--- Source extract ---
An Error-Prone PCR simulator for use in a Mut-Seq study. Made by Samuel Scandrett.
Mut-Seq was developed by Robins et al. (2013). It is a process that couples random mutagenesis, selection, and the depth of NGS to examine the mutability and essentiality of all residues within a protein. Each nucleotide is mutated thee times, creating a library of all possible combinations of mutations. Mut-Seq is scarce in the literature, and one hypothesised reason for the lack of Mut-Seq experiments is due to the time and resources required to obtain accurate parameters for producing the lowest sized mutant library and 100% coverage.
Through the parallel use of bioinformatics and simulations, data can be provided directly to assist a laboratory.
The simulator requires Python 3.8 to work as it was designed.
Older versions of Python3 can be used at risk of failure.
Packages required for use of the simulator can be found in requirements.txt
Simply running the simulator with no parameters will produce an informative output
python epPCRsim_CLI
---- USAGE ----
epPCR.py -i (input_file) -c (cycles) -r (runs) -e (error_rate) -o (output_file)
---- PARAMETERS ----
-c --cycles <int> The number of cycles
-d --deletion <float> The probability for a deletion mutation (default: 0.12)
-e --error-rate <float> The error rate as decimal
-i --input <str> The file to have epPCR performed on
-l --log-output-file Enable log file production containing each mutation and percentage coverage
-n --insertion <float> The probability for an insertion mutation (default: 0.06)
-o --output <str> The name of the output file in fasta format
-r --runs <int> The number of runs (template molecules)
-s --snv <float> The probability for an SNV mutation (default: 0.82)
-x --no-figures Disable figure production
-y --no-coverage Disable production of coverage graph (FASTER)
The simulator seeks to replicate the procedure as if it were to be carried out in a laboratory using cycles that would exponentially increase the number of DNA molecules (Figure 1). This way, the simulated data could be used to support laboratory decisions. For a Mut-Seq experiment, it is important to know details such as how many cycles are required to have one mutation be the most abundant per mutant sequences and what library size is required for 100% coverage.

--- Available data ---
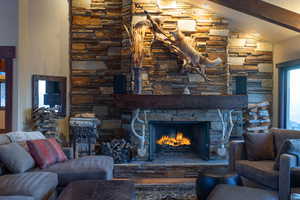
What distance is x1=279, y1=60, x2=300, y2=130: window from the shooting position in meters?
5.00

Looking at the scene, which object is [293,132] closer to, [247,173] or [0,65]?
[247,173]

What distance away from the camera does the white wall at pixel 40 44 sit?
4848 mm

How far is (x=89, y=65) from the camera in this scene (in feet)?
18.4

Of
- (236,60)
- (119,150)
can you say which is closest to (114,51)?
(119,150)

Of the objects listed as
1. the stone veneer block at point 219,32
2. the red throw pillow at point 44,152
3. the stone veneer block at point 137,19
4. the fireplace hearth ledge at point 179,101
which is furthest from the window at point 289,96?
the red throw pillow at point 44,152

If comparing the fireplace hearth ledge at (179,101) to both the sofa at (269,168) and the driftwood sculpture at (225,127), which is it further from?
A: the sofa at (269,168)

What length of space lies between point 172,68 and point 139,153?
1.73m

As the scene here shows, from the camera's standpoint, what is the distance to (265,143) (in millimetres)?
3797

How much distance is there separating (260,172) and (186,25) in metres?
3.03

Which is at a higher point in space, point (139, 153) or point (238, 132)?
point (238, 132)

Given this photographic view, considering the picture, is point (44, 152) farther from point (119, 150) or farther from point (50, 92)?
point (50, 92)

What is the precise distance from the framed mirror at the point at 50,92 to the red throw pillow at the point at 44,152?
1776mm

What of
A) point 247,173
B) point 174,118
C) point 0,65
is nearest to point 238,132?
point 174,118

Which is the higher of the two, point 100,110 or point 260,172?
point 100,110
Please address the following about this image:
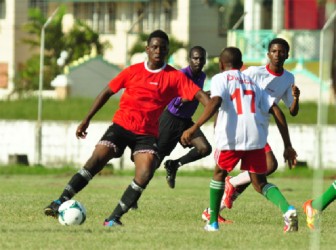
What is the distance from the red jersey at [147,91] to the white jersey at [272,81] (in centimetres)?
143

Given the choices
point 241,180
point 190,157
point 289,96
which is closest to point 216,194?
point 241,180

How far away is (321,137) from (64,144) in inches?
259

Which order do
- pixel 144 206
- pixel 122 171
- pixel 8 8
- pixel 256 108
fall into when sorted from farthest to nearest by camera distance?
1. pixel 8 8
2. pixel 122 171
3. pixel 144 206
4. pixel 256 108

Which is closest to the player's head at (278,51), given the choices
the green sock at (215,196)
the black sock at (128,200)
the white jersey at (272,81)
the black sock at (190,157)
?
the white jersey at (272,81)

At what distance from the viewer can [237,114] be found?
13.4 meters

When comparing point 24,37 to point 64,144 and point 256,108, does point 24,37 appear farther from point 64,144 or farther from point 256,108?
point 256,108

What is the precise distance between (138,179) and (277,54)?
231 cm

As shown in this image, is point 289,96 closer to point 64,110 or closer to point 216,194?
point 216,194

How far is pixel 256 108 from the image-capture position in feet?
44.2

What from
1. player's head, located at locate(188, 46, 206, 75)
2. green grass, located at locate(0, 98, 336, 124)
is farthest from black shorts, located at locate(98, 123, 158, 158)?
green grass, located at locate(0, 98, 336, 124)

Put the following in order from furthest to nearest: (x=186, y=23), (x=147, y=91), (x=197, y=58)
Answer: (x=186, y=23) < (x=197, y=58) < (x=147, y=91)

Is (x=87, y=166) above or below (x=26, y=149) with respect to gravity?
above

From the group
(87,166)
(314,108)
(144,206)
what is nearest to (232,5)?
(314,108)

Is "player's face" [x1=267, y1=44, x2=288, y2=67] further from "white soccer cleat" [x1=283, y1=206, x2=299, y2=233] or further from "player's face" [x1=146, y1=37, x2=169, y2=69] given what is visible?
"white soccer cleat" [x1=283, y1=206, x2=299, y2=233]
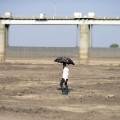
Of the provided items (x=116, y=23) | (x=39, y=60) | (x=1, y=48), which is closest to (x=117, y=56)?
(x=116, y=23)

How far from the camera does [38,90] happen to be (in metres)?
22.9

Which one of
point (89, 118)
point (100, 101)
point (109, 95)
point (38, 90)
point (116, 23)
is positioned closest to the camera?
point (89, 118)

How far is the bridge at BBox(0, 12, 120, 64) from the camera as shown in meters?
62.3

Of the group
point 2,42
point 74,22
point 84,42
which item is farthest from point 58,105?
point 2,42

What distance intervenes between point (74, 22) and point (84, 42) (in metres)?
2.95

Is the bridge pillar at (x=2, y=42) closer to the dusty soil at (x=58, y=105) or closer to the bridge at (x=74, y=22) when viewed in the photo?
the bridge at (x=74, y=22)

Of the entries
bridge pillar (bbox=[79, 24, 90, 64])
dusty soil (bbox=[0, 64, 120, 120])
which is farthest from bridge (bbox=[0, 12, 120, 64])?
dusty soil (bbox=[0, 64, 120, 120])

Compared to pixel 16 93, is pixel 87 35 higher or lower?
higher

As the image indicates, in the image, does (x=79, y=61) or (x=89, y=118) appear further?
(x=79, y=61)

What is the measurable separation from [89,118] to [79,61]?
48779 mm

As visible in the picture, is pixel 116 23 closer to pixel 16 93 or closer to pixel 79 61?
pixel 79 61

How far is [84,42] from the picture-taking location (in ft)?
206

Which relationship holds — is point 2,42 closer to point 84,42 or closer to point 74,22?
point 74,22

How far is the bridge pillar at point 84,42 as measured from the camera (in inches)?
2461
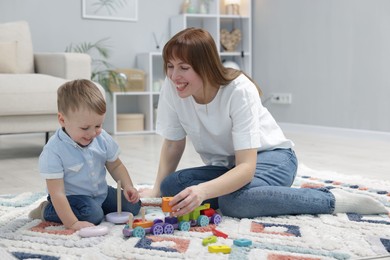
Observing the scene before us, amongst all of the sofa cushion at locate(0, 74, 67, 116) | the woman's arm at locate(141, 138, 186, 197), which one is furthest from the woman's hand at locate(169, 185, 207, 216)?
the sofa cushion at locate(0, 74, 67, 116)

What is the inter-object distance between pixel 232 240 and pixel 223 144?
42cm

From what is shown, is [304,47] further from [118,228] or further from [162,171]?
[118,228]

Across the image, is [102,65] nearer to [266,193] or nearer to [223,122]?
[223,122]

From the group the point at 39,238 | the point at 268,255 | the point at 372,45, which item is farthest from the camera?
the point at 372,45

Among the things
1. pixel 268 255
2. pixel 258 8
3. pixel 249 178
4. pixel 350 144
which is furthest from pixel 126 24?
pixel 268 255

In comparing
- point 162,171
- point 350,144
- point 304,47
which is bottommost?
point 350,144

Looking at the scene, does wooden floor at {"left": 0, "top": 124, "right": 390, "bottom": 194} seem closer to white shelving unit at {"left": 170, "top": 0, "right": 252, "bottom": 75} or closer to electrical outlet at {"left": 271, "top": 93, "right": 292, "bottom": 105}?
electrical outlet at {"left": 271, "top": 93, "right": 292, "bottom": 105}

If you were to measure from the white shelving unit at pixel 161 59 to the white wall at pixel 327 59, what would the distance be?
102 mm

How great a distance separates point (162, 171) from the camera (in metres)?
1.95

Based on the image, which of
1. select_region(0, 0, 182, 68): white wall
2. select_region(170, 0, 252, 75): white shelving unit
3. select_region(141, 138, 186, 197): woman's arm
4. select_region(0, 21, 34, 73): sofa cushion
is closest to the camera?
select_region(141, 138, 186, 197): woman's arm

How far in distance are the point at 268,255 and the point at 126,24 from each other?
3821mm

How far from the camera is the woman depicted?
64.2 inches

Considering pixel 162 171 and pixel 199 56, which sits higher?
pixel 199 56

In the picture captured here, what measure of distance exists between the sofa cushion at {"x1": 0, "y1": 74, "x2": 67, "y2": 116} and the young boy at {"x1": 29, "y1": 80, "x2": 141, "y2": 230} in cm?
156
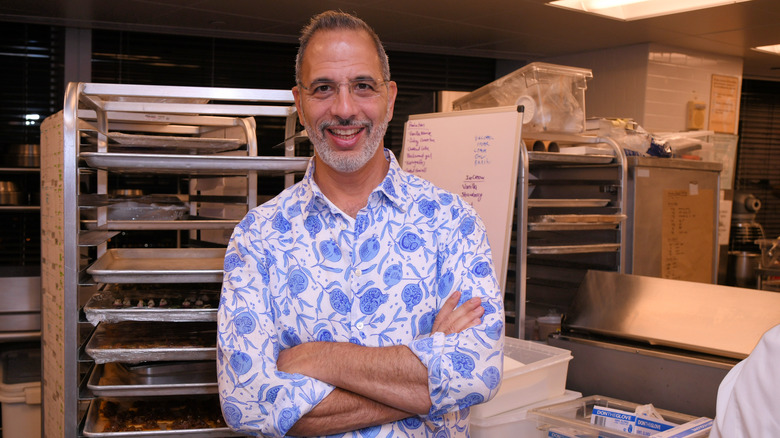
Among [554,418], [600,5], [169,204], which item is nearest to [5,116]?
[169,204]

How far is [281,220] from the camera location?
1.60m

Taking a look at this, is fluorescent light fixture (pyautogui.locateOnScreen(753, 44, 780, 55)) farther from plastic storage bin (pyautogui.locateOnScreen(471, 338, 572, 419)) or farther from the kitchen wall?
plastic storage bin (pyautogui.locateOnScreen(471, 338, 572, 419))

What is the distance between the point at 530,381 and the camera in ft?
6.62

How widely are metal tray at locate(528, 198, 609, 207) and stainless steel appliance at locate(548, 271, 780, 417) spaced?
0.39 meters

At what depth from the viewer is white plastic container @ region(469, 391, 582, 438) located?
1.93m

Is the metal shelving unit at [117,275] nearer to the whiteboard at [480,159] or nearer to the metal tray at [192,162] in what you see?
the metal tray at [192,162]

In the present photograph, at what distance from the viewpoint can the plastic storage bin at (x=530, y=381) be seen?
1.95 metres

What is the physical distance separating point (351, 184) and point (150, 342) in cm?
92

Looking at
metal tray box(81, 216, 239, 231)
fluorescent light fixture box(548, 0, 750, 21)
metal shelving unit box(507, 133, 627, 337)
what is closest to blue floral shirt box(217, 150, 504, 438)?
metal tray box(81, 216, 239, 231)

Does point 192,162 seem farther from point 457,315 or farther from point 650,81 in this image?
point 650,81

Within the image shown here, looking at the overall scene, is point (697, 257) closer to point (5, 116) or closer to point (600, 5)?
point (600, 5)

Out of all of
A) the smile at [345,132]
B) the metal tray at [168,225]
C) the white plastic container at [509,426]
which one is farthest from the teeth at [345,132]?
the white plastic container at [509,426]

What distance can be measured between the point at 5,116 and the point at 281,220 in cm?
→ 496

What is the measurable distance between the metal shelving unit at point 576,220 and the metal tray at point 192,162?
124 centimetres
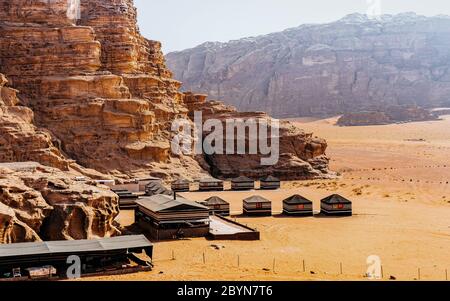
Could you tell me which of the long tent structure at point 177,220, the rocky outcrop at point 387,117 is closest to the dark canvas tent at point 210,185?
the long tent structure at point 177,220

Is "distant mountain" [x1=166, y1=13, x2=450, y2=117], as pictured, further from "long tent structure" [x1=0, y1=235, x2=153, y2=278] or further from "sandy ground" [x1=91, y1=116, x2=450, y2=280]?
"long tent structure" [x1=0, y1=235, x2=153, y2=278]

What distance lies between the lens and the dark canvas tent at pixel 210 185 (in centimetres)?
4109

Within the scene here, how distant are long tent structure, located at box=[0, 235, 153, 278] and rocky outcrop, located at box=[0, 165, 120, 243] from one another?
194cm

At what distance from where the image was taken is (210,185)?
136 feet

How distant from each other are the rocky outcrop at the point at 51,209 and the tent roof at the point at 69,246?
1.65 meters

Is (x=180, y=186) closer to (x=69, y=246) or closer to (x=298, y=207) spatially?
(x=298, y=207)

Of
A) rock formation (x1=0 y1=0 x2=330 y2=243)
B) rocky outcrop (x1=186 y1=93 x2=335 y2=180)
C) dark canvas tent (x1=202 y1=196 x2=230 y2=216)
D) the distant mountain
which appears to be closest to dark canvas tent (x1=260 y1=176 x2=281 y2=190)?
rocky outcrop (x1=186 y1=93 x2=335 y2=180)

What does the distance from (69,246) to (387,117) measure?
10687cm

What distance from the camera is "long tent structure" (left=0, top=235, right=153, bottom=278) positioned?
1506 centimetres

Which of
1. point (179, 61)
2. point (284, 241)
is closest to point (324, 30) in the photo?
point (179, 61)

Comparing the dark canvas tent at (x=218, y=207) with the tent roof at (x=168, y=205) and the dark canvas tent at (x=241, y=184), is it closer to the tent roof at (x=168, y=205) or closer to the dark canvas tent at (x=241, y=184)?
the tent roof at (x=168, y=205)

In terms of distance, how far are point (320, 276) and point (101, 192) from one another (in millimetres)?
10162

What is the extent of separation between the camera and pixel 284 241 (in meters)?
22.2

--- Things to do ---
A) According to the error-prone PCR simulator description, what is the default probability for an insertion mutation?
B) Sum up the error-prone PCR simulator description in two sentences.
C) Extend the error-prone PCR simulator description from its last sentence.
The lines above play no part in the work here.

--- Answers to the exercise ---
A) 0.06

B) Mut-Seq couples random mutagenesis, selection, and the depth of NGS to study how mutable and essential every residue in a protein is, but it is scarce in the literature, possibly because finding accurate parameters for the smallest mutant library with 100% coverage takes so much time and so many resources. This error-prone PCR simulator, built for Python 3.8 and run from the command line with settings such as cycles, runs, and error rate, mimics the lab procedure so that its data can support laboratory decisions.

C)
Figure 1. The Error-prone PCR model shares similarity with semiconservative replication, as one strand will always be from the previous
DNA, hence why the left hand side of the model remains unmutated throughout and the right appears the most mutated. Only the single strands
are of importance for the simulation, therefore the DNA rectangles in the model represent a single strand of DNA. For simplicity, the model
assumes a new mutation will occur every cycle. Although this may be unlikely in a practical sense, it visually demonstrates what is occurring
during the process. Identical to PCR, the number of products is 2n where n is the number of cycles.
One aspect of the real process of epPCR that was unable to be replicated in the simulation was the true number of molecules. The total number of mutant DNA produced following a PCR is:
Number of products = (ng × (6.022 × 1023)) / (length × (1 × 109) × 650)
Instead, the user specified ‘runs’ variable represents the number of molecules that will be simulated undergoing epPCR, therefore, the minimum number of molecules required for 100% coverage could be determined.
The aim of a Mut-Seq experiment is to generate a bank of mutants that collectively cover all three possible nucleotide variants at every position of the gene. For a successful Mut-Seq assay, the desired mutant products should comprise only one mutation in their sequence to investigate phenotypes of single base mutations. Mutants that contain >1 mutations are unusable for the Mut-Seq bank, yet they may still be useful for verifying the effects of deleterious mutations. For generating the bank of mutants, a sequence that contains 0 mutations is more valuable than one that contains >1.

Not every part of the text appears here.